Saved data entries:
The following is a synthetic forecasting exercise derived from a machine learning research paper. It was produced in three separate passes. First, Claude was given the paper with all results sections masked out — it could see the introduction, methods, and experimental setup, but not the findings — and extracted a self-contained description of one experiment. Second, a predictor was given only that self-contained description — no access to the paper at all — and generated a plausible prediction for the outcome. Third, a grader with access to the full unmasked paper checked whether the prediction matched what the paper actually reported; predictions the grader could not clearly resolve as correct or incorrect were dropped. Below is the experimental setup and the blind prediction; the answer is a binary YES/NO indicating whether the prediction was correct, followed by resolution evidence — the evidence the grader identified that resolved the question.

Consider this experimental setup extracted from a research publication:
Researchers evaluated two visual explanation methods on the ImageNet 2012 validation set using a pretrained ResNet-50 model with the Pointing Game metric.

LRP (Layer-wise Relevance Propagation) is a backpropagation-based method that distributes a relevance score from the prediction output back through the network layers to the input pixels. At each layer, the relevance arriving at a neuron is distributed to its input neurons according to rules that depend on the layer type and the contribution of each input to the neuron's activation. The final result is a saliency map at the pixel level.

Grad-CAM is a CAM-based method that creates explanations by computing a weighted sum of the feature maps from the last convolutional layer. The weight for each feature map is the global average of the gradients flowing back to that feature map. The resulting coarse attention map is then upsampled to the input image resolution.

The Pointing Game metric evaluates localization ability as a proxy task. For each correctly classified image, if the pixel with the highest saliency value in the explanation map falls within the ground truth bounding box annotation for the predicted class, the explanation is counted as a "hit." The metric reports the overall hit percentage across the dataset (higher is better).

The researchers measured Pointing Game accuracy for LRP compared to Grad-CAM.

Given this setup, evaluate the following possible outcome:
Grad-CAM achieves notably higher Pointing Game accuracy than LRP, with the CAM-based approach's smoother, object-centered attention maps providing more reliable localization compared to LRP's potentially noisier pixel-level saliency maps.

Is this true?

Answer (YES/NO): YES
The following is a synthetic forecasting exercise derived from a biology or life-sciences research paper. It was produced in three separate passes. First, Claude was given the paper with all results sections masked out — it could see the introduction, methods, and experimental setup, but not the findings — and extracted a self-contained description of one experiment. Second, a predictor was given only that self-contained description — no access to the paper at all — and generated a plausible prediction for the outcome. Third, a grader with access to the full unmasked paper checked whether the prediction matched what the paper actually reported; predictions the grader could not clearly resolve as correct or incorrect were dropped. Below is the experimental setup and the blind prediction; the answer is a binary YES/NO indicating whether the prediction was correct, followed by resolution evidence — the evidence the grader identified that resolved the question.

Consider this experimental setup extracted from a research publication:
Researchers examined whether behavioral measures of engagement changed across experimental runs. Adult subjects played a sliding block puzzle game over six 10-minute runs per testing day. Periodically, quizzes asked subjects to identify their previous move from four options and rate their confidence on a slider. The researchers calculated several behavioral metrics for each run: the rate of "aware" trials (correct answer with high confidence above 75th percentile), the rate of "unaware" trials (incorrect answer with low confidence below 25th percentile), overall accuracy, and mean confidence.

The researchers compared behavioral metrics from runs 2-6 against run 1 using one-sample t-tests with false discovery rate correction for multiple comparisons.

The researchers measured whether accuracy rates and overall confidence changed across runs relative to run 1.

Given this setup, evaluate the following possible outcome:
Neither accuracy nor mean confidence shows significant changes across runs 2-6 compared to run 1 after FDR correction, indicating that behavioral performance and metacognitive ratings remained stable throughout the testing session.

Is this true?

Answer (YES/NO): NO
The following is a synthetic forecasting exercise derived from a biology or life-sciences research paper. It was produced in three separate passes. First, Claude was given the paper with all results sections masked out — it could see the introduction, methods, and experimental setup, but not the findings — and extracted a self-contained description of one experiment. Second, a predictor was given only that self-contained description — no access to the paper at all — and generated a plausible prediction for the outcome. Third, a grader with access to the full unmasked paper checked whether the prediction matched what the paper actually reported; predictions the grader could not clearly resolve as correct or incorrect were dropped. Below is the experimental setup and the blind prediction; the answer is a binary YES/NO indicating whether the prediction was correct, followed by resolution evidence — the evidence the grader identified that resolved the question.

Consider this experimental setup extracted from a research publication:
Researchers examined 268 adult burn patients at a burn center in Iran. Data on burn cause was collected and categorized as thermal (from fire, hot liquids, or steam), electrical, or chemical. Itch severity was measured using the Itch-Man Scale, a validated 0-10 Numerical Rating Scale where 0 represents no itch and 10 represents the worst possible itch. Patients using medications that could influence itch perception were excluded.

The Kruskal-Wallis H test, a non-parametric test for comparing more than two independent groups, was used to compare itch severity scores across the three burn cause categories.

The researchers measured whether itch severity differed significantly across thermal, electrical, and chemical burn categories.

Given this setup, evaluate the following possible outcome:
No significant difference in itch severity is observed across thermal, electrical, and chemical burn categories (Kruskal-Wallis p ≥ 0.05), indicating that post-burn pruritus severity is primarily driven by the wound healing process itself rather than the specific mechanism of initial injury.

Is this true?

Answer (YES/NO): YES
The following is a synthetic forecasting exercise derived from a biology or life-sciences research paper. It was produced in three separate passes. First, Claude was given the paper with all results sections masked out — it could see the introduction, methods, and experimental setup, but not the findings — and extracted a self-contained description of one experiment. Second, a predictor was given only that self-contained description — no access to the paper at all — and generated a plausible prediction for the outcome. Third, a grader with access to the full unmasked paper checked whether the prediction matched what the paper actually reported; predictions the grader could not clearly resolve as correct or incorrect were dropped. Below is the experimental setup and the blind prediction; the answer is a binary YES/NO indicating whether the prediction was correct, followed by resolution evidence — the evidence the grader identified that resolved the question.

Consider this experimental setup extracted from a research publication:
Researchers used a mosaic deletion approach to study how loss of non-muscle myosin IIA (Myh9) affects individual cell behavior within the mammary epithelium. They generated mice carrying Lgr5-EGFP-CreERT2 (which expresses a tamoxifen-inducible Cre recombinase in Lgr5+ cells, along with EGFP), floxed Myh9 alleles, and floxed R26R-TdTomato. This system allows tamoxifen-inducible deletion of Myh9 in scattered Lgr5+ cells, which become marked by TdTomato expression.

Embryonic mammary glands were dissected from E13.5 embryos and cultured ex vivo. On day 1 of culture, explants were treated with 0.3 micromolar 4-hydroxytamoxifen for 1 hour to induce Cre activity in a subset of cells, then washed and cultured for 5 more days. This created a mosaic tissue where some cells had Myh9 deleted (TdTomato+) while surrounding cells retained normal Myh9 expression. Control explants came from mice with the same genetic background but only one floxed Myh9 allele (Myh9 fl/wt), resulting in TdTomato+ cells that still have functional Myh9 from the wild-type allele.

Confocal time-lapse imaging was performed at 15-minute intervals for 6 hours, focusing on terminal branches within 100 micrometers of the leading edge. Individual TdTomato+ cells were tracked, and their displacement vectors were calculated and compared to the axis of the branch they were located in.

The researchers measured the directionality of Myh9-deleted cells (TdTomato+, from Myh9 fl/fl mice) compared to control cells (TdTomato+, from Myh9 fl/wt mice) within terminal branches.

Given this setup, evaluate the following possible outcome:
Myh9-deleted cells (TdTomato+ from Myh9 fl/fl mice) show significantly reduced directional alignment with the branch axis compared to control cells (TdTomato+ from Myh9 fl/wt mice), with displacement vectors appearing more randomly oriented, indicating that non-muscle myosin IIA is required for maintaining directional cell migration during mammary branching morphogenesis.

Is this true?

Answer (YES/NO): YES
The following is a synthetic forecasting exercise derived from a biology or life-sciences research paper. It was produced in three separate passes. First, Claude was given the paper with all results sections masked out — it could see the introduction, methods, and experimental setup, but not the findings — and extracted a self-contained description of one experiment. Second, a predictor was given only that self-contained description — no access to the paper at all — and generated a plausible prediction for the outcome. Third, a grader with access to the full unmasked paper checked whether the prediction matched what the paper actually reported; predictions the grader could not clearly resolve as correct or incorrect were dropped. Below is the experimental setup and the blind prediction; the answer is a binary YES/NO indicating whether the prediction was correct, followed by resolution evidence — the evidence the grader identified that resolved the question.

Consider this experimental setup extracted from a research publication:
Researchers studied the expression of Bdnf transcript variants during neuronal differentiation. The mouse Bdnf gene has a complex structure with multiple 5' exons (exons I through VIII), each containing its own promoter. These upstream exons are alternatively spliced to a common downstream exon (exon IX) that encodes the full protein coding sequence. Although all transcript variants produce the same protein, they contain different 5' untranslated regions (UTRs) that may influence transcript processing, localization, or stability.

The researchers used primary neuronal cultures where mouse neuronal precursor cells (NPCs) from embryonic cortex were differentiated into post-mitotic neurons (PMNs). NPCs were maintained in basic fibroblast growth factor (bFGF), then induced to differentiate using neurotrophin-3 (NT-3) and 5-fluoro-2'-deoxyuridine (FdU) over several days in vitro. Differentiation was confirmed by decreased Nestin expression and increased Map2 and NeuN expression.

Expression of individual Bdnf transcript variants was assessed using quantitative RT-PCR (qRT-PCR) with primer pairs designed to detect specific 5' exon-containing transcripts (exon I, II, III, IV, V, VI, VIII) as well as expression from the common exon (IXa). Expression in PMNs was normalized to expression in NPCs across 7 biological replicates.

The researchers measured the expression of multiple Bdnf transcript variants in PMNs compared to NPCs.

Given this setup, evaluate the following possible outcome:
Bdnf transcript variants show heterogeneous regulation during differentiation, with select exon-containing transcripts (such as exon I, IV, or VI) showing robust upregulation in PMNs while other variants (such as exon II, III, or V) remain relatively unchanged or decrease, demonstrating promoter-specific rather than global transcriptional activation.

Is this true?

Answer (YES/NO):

REQUIRED ACTION = Whenever the string "correction" turns up in a line of the data, copy that line.

OUTPUT FOR THIS TASK =
The researchers compared behavioral metrics from runs 2-6 against run 1 using one-sample t-tests with false discovery rate correction for multiple comparisons.
Neither accuracy nor mean confidence shows significant changes across runs 2-6 compared to run 1 after FDR correction, indicating that behavioral performance and metacognitive ratings remained stable throughout the testing session.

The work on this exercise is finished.